Para a análise do nível de evidência foi utilizada uma
adaptação da análise qualitativa do estudo de Reid e Rivett [25]:
Nível 1: Forte evidência - consistentes achados de
múltiplos estudos controlados randomizados (ECR’s) de
alta qualidade (PEDro 8 a 10).
Nível 2: Moderada evidência - consistentes achados de um
ECR de alta qualidade (PEDro 8-10) e um ou mais de
baixa qualidade (PEDro 0-3).
Nível 3: Limitada evidência - consistentes achados de um
ECR de moderada qualidade (PEDro 4-7) e um ou mais de
baixa qualidade (PEDro ≤ 3)
Nível 4: Evidência insuficiente - consistentes achados de
um ou mais ECR de limitada qualidade (PEDro ≤
3), nenhum ECR disponível ou resultados conflitantes.
Parâmetros
de tratamento
Os parâmetros de tratamento com a EET para os transtornos
depressivos também foram organizados em uma tabela para facilitar a análise dos
estudos. Foram descritos dados relacionados ao tipo de corrente utilizada,
local de aplicação, número/tipo de eletrodos, frequência da corrente, duração
de pulso, amplitude/limiar, tempo de aplicação, frequência semanal, número de
sessões, outras características específicas e reações adversas.
Síntese
das evidências
A pesquisa bibliográfica resultou em um total de 14.775
artigos, sendo 70 selecionados para leitura na íntegra. Destes, 55 foram
excluídos, restando, portanto, 15 estudos para análise (Figura 1). Os
principais motivos de exclusão foram: duplicata nas bases de dados; estudos que
utilizaram a EET, porém não tinham como objetivo principal avaliar os seus
efeitos nos sinais e sintomas depressivos; ausência de grupo controle; por
serem desenhos de estudos ainda não executados.
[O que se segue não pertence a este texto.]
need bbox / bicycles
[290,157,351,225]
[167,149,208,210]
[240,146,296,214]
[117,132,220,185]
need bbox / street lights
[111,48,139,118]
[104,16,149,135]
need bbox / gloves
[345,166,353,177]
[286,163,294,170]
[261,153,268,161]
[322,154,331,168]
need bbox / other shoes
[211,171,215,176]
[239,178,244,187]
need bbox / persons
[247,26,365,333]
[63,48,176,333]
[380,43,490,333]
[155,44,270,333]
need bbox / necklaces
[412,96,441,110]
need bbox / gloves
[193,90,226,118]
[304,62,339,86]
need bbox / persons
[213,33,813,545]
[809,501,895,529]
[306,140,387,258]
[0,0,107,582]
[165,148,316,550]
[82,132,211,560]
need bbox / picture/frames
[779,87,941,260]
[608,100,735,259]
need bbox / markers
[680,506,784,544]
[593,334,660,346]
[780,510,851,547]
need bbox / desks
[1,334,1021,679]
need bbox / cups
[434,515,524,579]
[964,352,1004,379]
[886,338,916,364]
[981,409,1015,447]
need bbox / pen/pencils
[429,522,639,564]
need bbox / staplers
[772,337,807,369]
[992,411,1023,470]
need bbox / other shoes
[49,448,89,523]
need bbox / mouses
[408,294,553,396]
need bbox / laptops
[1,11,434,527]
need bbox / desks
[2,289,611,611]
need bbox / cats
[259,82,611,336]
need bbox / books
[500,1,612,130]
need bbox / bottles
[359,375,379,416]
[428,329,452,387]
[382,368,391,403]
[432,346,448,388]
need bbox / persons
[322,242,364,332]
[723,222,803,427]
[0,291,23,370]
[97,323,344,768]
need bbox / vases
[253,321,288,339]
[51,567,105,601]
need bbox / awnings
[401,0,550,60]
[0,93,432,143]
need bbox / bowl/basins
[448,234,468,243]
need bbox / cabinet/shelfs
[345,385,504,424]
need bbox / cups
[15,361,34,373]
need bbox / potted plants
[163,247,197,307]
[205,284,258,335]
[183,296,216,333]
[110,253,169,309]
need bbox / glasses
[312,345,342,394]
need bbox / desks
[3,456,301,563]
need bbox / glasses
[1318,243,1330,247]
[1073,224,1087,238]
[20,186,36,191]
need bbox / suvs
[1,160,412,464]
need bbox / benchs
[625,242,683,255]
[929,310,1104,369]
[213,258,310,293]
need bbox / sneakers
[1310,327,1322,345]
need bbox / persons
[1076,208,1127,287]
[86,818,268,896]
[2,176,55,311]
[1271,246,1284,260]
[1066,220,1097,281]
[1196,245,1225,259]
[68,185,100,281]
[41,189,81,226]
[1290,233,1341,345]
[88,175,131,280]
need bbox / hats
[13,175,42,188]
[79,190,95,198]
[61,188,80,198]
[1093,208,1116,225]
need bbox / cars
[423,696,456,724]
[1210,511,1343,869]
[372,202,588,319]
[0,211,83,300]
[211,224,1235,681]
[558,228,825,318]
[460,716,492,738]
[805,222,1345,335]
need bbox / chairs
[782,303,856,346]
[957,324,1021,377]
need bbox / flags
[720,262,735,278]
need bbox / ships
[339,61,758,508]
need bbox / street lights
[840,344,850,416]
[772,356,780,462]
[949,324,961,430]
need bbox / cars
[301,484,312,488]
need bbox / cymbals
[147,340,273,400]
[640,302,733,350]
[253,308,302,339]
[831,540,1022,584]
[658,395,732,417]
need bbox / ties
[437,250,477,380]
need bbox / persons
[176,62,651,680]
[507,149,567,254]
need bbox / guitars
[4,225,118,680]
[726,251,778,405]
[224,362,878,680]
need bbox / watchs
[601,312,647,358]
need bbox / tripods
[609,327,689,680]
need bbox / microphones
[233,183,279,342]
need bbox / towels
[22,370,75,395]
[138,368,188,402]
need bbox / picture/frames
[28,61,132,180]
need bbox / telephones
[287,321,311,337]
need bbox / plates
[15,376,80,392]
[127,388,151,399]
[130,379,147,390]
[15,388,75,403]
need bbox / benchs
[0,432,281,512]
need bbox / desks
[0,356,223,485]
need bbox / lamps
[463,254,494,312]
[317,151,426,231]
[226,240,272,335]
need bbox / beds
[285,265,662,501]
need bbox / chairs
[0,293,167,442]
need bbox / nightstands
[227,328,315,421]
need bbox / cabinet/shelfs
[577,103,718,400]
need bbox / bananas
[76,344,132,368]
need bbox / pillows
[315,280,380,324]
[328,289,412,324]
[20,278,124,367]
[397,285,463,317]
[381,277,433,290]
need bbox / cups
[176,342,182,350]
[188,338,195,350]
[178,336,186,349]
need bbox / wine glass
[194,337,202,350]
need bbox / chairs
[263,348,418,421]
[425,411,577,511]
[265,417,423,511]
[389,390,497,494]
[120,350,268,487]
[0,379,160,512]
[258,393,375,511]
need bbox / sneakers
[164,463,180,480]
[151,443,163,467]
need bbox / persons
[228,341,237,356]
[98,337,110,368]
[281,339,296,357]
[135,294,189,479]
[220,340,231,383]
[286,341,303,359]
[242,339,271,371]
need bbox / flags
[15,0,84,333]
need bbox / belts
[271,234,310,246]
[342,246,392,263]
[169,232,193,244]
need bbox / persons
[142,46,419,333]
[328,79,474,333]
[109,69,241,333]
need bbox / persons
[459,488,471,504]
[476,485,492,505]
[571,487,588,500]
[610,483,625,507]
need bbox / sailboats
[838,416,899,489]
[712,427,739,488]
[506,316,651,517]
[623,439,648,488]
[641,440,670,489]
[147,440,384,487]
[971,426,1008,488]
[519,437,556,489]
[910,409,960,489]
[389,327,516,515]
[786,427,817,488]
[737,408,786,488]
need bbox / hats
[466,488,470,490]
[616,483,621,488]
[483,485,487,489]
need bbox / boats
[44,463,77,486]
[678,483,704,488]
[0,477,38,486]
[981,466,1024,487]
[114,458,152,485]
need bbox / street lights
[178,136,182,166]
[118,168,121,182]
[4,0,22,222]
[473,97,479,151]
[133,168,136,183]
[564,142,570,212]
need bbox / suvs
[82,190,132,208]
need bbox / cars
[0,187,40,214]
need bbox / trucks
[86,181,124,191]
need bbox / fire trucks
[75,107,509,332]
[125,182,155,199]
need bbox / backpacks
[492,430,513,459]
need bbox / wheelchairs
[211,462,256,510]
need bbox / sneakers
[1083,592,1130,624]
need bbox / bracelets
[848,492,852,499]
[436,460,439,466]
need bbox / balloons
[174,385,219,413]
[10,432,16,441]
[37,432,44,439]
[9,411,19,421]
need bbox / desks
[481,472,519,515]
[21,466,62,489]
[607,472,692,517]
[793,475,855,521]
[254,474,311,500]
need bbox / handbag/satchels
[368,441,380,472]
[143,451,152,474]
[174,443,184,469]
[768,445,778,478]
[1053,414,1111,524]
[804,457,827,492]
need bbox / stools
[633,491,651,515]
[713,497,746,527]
A maioria dos estudos foi encontrada na base de dados
Medline. Na tabela I pode ser vista a quantidade de artigos encontrados em cada
uma das bases pesquisadas.
Tabela
I – Número de
artigos encontrados nas bases de dados e através da pesquisa manual
Fonte: Resultados da pesquisa
Perfil
dos participantes
Nos estudos selecionados foram avaliados 971 indivíduos,
com faixa etária entre 18 e 85 anos (média de 42,6 anos). Foram recrutados
indivíduos de ambos os gêneros, sendo predominante o gênero feminino (443
mulheres; 355 homens). Em dois estudos [26,27], o número de indivíduos de cada
gênero não foi especificado, totalizando uma amostra de 135 indivíduos. Dentre
os 971 indivíduos selecionados, 38 indivíduos não completaram o estudo.
Dos 971 indivíduos, 37 apresentavam diagnóstico de
transtorno depressivo agudo [28], 144 de depressão maior unipolar não psicótica
[26,29], 59 de transtorno bipolar tipo I ou II [30], 130 de TDB que estivessem
em episódio depressivo [31], 101 de Transtorno Depressivo Maior (TDM) [32,33],
344 de TDU [27,29,34-36], 2 de TDB [36], 69 de depressão moderada [37]. Em dois
estudos [38], os participantes apresentavam outra condição de saúde associada à
alteração psiquiátrica, sendo: 48 indivíduos que sofreram Acidente Vascular
Cerebral e que apresentaram episódio depressivo maior [38] e 37 indivíduos com
epilepsia associada ao transtorno depressivo [20].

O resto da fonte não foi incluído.